「用件はメールでお願いします」と言われることが何度もある。さして重要でない付き合いなら、いな、多少重要な相手であっても、「もはやこれまで」とすることにしている。
メールは「連絡」のツールとしては便利だが、根本的な欠陥は「こころ」が伝わらないことだ。ついでながら、直接会話では、言葉の遣(や)り取りの中に紛(まぎ)れ込んだ一片のセリフに重大な意味や情報を感じ取ることがたびたびある。
ところで、何かを目的に人々が集うとき、人びとの間に自然に連帯感や親近感が生れる。コミュニテイー(community)の成立である。「共同体」などと訳されるが、概念はもっと広い。
コミュニテイーが成立するための要件はコミュニケーション(communication)である。「心情や情報を共有するために行なう遣り取り」などと説明されるが、これも広い内容をもっている。
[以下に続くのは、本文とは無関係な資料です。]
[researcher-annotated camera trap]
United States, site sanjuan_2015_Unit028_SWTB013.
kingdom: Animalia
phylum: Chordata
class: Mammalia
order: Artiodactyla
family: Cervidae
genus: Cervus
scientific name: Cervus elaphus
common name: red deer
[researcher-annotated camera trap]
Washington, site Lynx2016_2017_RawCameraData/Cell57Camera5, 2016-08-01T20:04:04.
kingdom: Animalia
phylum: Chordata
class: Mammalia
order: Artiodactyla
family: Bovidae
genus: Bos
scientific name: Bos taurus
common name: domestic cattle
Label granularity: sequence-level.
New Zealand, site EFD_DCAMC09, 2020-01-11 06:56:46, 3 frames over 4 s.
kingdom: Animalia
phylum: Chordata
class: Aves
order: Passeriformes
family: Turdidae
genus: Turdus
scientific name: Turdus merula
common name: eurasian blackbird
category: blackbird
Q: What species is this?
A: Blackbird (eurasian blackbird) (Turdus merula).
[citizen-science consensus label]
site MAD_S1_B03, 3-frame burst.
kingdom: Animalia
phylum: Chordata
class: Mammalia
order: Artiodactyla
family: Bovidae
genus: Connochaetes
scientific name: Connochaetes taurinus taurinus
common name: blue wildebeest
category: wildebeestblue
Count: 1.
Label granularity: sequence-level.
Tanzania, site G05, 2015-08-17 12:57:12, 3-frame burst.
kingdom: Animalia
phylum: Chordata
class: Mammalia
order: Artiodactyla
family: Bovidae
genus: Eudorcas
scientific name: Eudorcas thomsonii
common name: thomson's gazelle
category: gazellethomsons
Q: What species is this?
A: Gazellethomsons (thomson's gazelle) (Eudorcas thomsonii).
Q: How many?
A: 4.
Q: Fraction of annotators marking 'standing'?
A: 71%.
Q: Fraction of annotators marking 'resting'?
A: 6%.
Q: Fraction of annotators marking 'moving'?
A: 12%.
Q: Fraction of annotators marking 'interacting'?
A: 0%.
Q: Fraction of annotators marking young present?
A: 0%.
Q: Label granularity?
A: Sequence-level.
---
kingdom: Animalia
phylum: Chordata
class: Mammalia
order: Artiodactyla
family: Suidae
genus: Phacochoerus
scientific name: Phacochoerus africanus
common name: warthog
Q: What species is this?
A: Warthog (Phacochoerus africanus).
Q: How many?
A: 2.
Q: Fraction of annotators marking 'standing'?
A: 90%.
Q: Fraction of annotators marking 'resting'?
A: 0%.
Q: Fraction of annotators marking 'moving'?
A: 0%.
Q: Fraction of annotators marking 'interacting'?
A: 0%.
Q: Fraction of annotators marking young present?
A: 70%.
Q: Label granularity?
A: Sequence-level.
共通する「communi‐」はラテン語の「communis」に由来し、「分かち合う」とか「共有物」を意味しているという。
「共有する」感覚がなく、マイペースの「自己ちゅう」種族の支配する社会、すなはち、オンラインとかテレワークなどの語が往(ゆ)き交(か)う社会は資本主義の悪しき帰結であり、人間関係の断絶と同義である。自然に帰って冷静に考えみるのも一つの対応だ。
検討中の「ジビエラボ」は野性鳥獣に関心をもつ人たちの交流拠点であると同時に、広く自然に親しみをもつ人たちにとっても利用価値のある施設でありたいと思っている。コンセプトシェアハウスと呼ばれる、共通の趣味をもつ入居者をターゲットにしたモデルと、ルームシェアホテルの考えを組み合せて新たな概念を構築してみたい。
格差拡大や都市偏重といった資本主義社会の課題に、少しでもヒントが示せればこの上もない。